Maureen Brannan In reply to William Stewart   William, how do know that “most remote Aboriginal communities are Hobbsian nightmares...” (which I had to look up but presume you mean that the state they live in “without civil society -the state of nature- is nothing else but a mere war of all against all”) and sleep on concrete floors?  Have you just heard that or have you witnessed it yourself? I ask because if you have seen Aboriginal people living with such chronic deprivation, I believe you are morally obliged to ‘bear witness’ and do something about it, as our Saint Mary MacKillop urged us all to do. I don’t personally need to witness it to feel a moral obligation to do everything I can to provide those people with furniture and whatever else they need to live descent lives. I have complained often re the NT Intervention that the government should have intervened by supplying bunk beds to get kids off the ground where they regularly succumb to ear infections and later hearing loss, not with the military conducting duplicate medical checks.
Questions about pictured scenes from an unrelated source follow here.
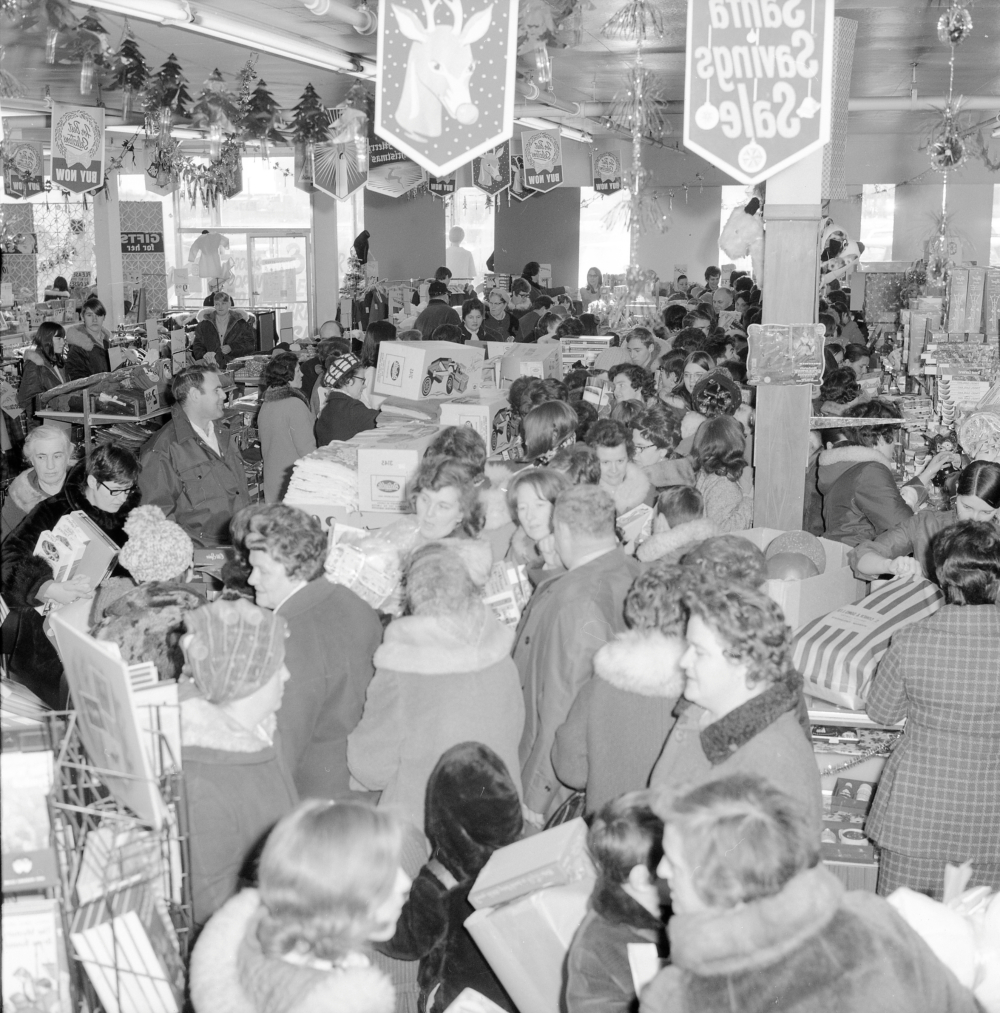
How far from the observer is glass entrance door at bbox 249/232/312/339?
21766 mm

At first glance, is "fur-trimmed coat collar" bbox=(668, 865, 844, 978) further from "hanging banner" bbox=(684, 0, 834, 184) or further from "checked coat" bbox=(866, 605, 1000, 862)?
"hanging banner" bbox=(684, 0, 834, 184)

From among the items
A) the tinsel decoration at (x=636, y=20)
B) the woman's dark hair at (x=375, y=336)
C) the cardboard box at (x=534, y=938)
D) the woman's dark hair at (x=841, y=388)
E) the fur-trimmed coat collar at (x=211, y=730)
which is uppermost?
the tinsel decoration at (x=636, y=20)

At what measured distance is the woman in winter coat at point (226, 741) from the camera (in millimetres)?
2629

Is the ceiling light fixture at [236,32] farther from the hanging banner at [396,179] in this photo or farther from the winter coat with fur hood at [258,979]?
the winter coat with fur hood at [258,979]

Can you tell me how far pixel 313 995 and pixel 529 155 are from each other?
13.8 metres

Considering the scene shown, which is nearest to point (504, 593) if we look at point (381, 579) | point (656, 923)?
point (381, 579)

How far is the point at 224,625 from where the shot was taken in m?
2.66

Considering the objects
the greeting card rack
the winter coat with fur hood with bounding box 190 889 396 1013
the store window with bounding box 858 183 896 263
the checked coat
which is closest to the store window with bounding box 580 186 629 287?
the store window with bounding box 858 183 896 263

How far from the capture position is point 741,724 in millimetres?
2617

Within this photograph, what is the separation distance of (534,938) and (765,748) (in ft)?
2.23

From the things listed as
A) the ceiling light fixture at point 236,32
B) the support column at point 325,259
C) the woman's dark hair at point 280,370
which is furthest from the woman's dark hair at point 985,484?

In public office, to witness such things and then walk away and do nothing can be seen as ‘willful neglect’ and should be reported to the Ombudsman – I believe Nigel Scullion is guilty of that. In an RN interview (transcript provided on request) Minister Nigel Scullion described living conditions in remote Aboriginal communities as “cave like” and “uncivilised”….he said that in many communities Aboriginal people ate at the same level as animals, which was unhygienic and contributed to poor health outcomes. Quote: “And I with despair was describing what I saw. Now you can imagine walking into a concrete box, because nothing else exists there. … there’s nothing. Nothing.  So what I was saying is that people actually have to live in a house without furniture so they sit on the floor. There’s often a television in the corner, on the floor, there are mattresses in the bedroom, on the floor, but you are right down here the whole time. They deserve better than that… they shouldn’t have to live in a cave… we need to move to ensuring that we provide the same level of amenity and furniture for people so that can actually sleep on a bed, they can eat at a table…”

My complaint to the Ombudsman was that if Nigel Scullion had witnessed people living in such horrendously impoverished conditions, and he said he had “seen it everywhere” he went in remote communities, he had a moral and legal obligation to provide those families with furniture and a clean water supply – as far as I’m aware, all the government has done is remove funding to make their situations even worse.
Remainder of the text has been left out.